Par ailleurs, les progrès de l'informatique depuis les années 1970 limitent les risques de bugs, et les programmes sont beaucoup plus sûrs désormais qu'ils ne l'étaient auparavant. En ce qui concerne Coq, le noyau du logiciel est extrêmement simple, à un tel point que Pierre-Evariste Dagand a pu nous en détailler le fonctionnement en une vingtaine de minutes au tableau ! Comme nous l'avons dit, Coq repose sur le calcul des constructions : il "suffit" donc de définir en logique intuitionniste les quantificateurs "il existe" (∃) et "pour tout" (∀) ainsi que l'égalité, et le tour est joué. "Coq ne fait rien seul," nous rappelle Pierre-Evariste Dagand, "cette construction-là est complètement décidable, complètement mécanique, il n'y a pas de travail d'invention : Coq ne fait que vérifier des choses". En se fondant sur ce noyau, il est alors possible de démontrer formellement des propositions de plus en plus complexes, chaque lemme démontré devenant alors une hypothèse servant à démontrer la suite.
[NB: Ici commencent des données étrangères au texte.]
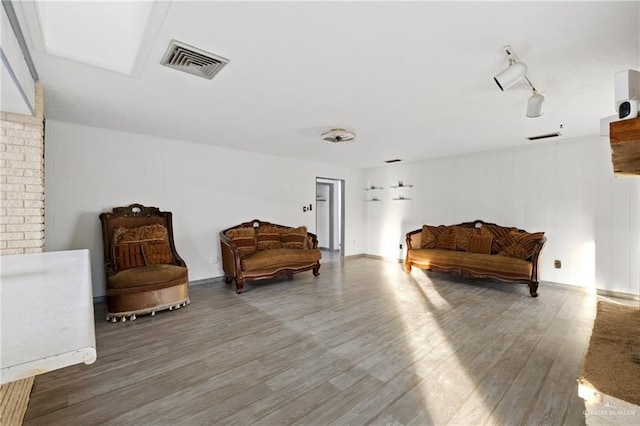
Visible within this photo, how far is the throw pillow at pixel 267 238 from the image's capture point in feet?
15.8

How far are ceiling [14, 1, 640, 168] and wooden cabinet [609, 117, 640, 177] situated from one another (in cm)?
84

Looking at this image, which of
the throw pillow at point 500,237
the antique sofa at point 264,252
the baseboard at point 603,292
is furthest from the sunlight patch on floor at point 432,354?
the baseboard at point 603,292

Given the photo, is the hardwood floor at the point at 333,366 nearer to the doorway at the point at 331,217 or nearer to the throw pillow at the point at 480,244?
the throw pillow at the point at 480,244

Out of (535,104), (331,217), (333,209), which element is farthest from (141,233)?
(331,217)

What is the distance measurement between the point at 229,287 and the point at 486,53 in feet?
13.8

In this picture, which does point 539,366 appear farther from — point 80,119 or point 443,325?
point 80,119

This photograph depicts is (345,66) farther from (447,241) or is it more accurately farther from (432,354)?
(447,241)

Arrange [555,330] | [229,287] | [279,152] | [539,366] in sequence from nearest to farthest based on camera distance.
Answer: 1. [539,366]
2. [555,330]
3. [229,287]
4. [279,152]

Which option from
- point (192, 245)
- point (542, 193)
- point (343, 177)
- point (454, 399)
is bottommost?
point (454, 399)

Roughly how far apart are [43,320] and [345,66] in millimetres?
2176

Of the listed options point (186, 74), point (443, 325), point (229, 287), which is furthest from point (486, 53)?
point (229, 287)

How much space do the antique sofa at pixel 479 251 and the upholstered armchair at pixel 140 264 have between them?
12.8ft

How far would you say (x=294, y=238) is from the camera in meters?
5.00

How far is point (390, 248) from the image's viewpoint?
6.65 m
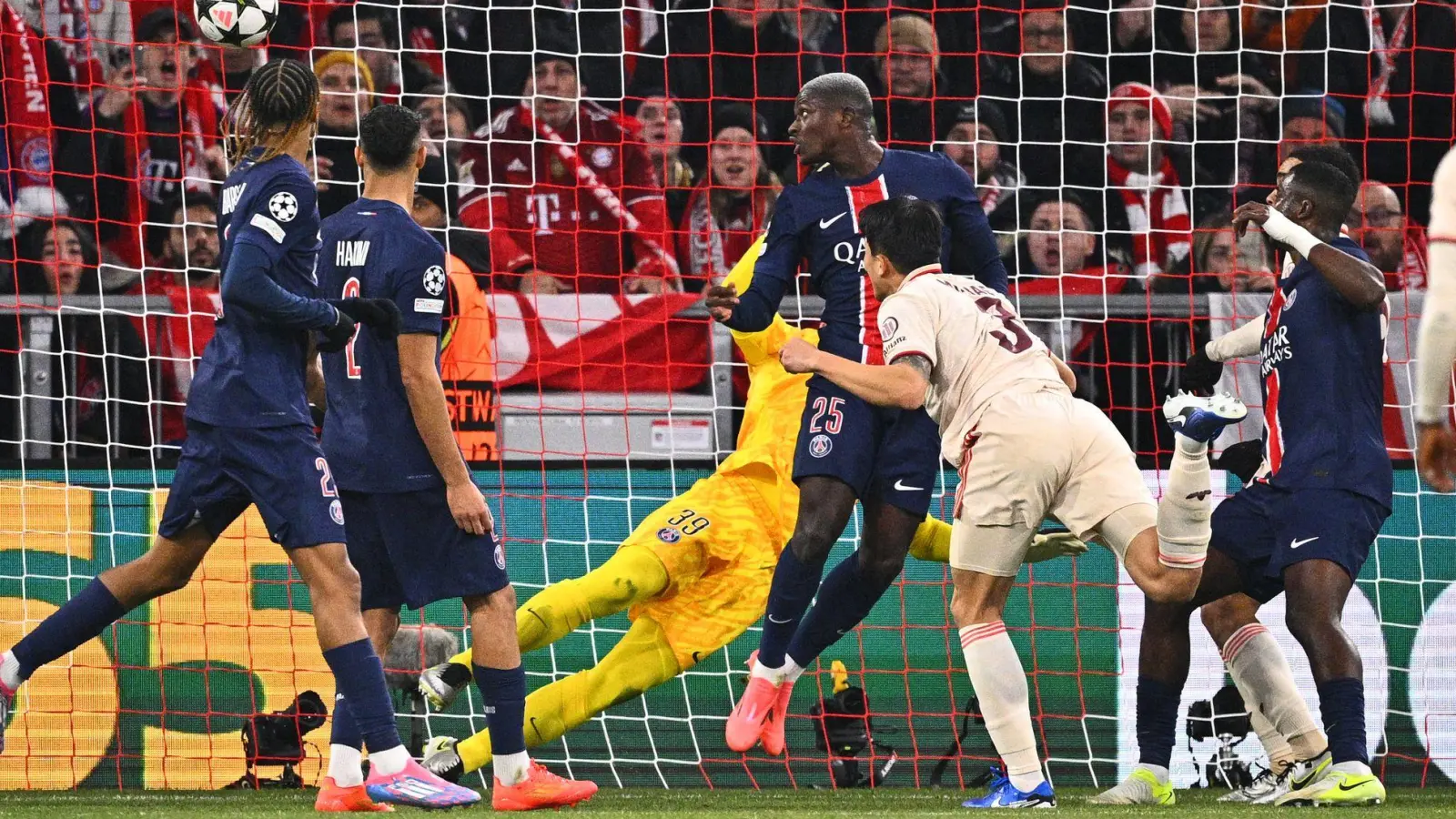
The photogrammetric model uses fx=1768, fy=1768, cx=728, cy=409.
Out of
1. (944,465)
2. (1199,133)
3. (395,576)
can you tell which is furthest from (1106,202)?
(395,576)

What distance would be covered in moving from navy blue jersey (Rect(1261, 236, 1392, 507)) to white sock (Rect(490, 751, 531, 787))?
7.89ft

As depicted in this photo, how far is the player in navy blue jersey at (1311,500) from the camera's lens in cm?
513

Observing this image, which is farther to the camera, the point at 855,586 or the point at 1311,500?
the point at 855,586

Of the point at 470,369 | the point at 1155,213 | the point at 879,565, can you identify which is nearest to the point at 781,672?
the point at 879,565

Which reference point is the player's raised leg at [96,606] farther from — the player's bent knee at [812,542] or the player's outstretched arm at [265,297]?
the player's bent knee at [812,542]

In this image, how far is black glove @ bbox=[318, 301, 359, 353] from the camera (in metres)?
4.59

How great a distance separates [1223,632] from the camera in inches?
222

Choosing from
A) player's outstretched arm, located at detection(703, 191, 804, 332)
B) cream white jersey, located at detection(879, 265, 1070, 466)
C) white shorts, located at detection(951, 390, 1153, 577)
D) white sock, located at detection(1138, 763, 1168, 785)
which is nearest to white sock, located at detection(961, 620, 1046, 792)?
white shorts, located at detection(951, 390, 1153, 577)

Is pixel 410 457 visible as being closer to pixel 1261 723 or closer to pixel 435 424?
pixel 435 424

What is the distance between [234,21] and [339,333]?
1.79 meters

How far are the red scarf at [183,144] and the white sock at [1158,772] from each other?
5.52 meters

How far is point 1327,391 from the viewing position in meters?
5.31

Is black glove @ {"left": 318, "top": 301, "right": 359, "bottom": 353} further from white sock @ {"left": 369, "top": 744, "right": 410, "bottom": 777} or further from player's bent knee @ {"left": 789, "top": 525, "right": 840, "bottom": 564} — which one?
player's bent knee @ {"left": 789, "top": 525, "right": 840, "bottom": 564}

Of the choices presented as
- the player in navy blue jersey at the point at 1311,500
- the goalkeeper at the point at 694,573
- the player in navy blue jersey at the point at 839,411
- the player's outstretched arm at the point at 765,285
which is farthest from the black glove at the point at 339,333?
the player in navy blue jersey at the point at 1311,500
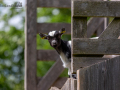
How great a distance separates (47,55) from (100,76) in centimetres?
403

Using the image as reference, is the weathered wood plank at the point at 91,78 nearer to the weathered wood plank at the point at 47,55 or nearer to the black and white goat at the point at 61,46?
the black and white goat at the point at 61,46

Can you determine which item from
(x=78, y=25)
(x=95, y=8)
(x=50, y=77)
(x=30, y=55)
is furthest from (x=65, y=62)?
(x=95, y=8)

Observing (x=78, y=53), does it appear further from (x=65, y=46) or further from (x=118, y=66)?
(x=65, y=46)

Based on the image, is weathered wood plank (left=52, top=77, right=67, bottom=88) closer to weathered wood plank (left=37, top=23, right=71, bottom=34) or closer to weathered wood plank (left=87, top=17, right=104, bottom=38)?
weathered wood plank (left=37, top=23, right=71, bottom=34)

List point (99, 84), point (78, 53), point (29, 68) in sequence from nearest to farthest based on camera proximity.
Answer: point (99, 84) → point (78, 53) → point (29, 68)

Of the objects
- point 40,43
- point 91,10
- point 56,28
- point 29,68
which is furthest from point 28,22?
point 40,43

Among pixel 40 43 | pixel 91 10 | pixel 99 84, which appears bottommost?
pixel 40 43

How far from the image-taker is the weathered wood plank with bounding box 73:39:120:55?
284cm

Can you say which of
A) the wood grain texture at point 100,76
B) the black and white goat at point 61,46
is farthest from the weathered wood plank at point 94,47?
the black and white goat at point 61,46

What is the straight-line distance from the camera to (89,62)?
2.86m

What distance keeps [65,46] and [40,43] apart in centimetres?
831

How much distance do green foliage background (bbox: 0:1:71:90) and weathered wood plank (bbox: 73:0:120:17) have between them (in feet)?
36.1

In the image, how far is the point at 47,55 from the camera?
659 centimetres

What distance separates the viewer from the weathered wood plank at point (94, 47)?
2842mm
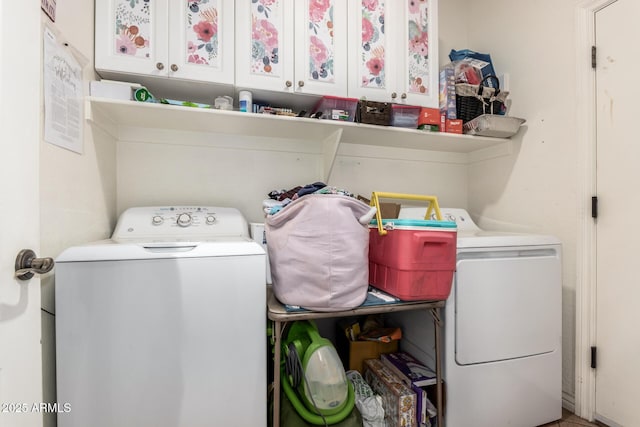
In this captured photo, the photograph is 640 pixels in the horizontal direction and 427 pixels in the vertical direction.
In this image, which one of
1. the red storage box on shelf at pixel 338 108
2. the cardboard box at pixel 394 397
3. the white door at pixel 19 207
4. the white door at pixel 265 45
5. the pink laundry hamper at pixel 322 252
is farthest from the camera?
the red storage box on shelf at pixel 338 108

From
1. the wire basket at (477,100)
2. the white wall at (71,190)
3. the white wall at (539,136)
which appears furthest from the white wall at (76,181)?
the white wall at (539,136)

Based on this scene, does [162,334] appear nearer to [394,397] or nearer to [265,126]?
[394,397]

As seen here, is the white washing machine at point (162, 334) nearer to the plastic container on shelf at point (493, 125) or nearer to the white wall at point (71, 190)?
the white wall at point (71, 190)

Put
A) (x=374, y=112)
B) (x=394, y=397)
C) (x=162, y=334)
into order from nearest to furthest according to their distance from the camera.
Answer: (x=162, y=334) → (x=394, y=397) → (x=374, y=112)

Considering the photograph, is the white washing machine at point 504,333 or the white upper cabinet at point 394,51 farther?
the white upper cabinet at point 394,51

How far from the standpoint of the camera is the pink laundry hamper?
3.67 ft

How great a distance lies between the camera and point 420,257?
3.90 feet

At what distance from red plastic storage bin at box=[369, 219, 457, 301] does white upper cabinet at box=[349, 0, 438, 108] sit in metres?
0.92

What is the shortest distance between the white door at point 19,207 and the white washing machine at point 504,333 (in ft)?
4.68

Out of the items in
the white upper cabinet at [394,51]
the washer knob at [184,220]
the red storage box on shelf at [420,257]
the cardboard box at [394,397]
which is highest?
the white upper cabinet at [394,51]

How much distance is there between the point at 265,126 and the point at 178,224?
72cm

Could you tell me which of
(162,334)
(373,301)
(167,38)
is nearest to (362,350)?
(373,301)

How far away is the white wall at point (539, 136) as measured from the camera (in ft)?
5.44

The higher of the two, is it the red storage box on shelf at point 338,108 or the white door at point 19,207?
the red storage box on shelf at point 338,108
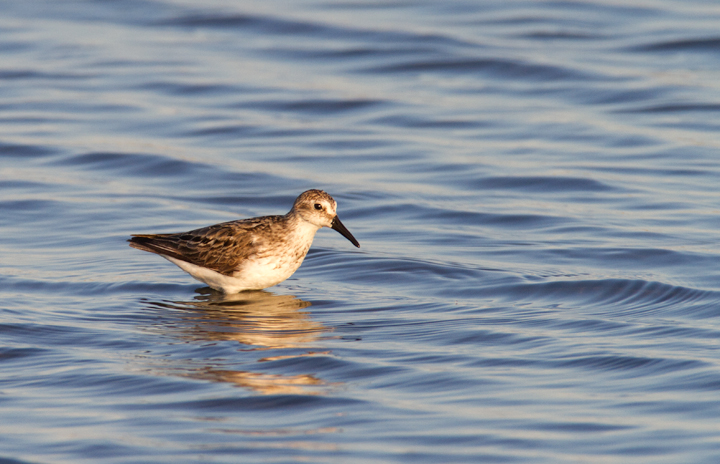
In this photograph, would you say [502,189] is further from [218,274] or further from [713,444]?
[713,444]

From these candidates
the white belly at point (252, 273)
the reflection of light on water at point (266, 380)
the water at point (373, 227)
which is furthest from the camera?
the white belly at point (252, 273)

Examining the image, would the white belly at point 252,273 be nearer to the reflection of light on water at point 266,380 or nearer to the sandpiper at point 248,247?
the sandpiper at point 248,247

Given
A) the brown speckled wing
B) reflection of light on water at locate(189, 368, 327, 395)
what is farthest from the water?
the brown speckled wing

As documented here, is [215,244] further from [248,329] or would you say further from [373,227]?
[373,227]

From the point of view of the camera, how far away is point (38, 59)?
2036 centimetres

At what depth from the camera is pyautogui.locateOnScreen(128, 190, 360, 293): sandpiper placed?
32.8ft

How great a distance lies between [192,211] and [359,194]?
2.09m

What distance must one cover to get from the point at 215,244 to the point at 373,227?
8.45ft

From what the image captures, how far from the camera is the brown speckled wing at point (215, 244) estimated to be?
9.99 metres

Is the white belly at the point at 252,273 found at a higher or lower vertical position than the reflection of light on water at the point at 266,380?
→ higher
De plus, comme Coq ne repose sur aucun axiome à la base, il offre une très grande flexibilité quant au cadre théorique dans lequel on souhaite faire sa démonstration, comme nous l'explique Théo Zimmermann : "Ce que ça signifie, ces histoires d'axiomes qu'on choisit de ne pas inclure par défaut, ça signifie qu'il n'y a pas qu'une vérité absolue. On peut démontrer des théorèmes en se basant sur un certain nombre d'axiomes, mais si on part d'autres axiomes, d'autres postulats, on peut démontrer d'autres théorèmes éventuellement incompatibles."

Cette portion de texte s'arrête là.